AIM OF THE EXERCISE:
Retype the whole listing that follows, with nothing added or left out.

RECORDS PROVIDED:

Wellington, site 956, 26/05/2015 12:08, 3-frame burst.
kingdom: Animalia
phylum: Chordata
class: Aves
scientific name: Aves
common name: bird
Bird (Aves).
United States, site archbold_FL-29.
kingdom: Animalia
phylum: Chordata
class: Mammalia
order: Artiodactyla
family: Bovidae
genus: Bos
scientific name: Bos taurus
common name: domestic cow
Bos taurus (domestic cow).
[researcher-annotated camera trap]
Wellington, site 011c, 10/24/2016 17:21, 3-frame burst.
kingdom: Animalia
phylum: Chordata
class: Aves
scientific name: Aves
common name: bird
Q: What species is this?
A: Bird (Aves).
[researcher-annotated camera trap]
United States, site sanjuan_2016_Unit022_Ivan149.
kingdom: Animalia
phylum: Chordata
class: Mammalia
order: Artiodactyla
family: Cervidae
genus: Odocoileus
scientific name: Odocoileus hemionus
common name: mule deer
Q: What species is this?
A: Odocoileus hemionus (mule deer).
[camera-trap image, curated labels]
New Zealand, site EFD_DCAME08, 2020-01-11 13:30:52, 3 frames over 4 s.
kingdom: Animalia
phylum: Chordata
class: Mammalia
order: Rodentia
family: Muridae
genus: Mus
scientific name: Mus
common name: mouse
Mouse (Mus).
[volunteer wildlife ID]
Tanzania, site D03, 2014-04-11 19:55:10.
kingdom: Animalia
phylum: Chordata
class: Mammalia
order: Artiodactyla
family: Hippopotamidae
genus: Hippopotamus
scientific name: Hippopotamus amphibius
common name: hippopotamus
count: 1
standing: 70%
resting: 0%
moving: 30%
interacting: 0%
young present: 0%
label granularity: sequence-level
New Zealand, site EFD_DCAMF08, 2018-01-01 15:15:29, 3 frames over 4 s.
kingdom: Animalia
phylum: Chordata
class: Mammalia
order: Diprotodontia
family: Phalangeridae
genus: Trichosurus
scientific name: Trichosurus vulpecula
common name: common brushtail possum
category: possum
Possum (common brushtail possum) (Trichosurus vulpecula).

EXERCISE RESULT:
Wellington, site 956, 26/05/2015 12:08, 3-frame burst.
kingdom: Animalia
phylum: Chordata
class: Aves
scientific name: Aves
common name: bird
Bird (Aves).
United States, site archbold_FL-29.
kingdom: Animalia
phylum: Chordata
class: Mammalia
order: Artiodactyla
family: Bovidae
genus: Bos
scientific name: Bos taurus
common name: domestic cow
Bos taurus (domestic cow).
[researcher-annotated camera trap]
Wellington, site 011c, 10/24/2016 17:21, 3-frame burst.
kingdom: Animalia
phylum: Chordata
class: Aves
scientific name: Aves
common name: bird
Q: What species is this?
A: Bird (Aves).
[researcher-annotated camera trap]
United States, site sanjuan_2016_Unit022_Ivan149.
kingdom: Animalia
phylum: Chordata
class: Mammalia
order: Artiodactyla
family: Cervidae
genus: Odocoileus
scientific name: Odocoileus hemionus
common name: mule deer
Q: What species is this?
A: Odocoileus hemionus (mule deer).
[camera-trap image, curated labels]
New Zealand, site EFD_DCAME08, 2020-01-11 13:30:52, 3 frames over 4 s.
kingdom: Animalia
phylum: Chordata
class: Mammalia
order: Rodentia
family: Muridae
genus: Mus
scientific name: Mus
common name: mouse
Mouse (Mus).
[volunteer wildlife ID]
Tanzania, site D03, 2014-04-11 19:55:10.
kingdom: Animalia
phylum: Chordata
class: Mammalia
order: Artiodactyla
family: Hippopotamidae
genus: Hippopotamus
scientific name: Hippopotamus amphibius
common name: hippopotamus
count: 1
standing: 70%
resting: 0%
moving: 30%
interacting: 0%
young present: 0%
label granularity: sequence-level
New Zealand, site EFD_DCAMF08, 2018-01-01 15:15:29, 3 frames over 4 s.
kingdom: Animalia
phylum: Chordata
class: Mammalia
order: Diprotodontia
family: Phalangeridae
genus: Trichosurus
scientific name: Trichosurus vulpecula
common name: common brushtail possum
category: possum
Possum (common brushtail possum) (Trichosurus vulpecula).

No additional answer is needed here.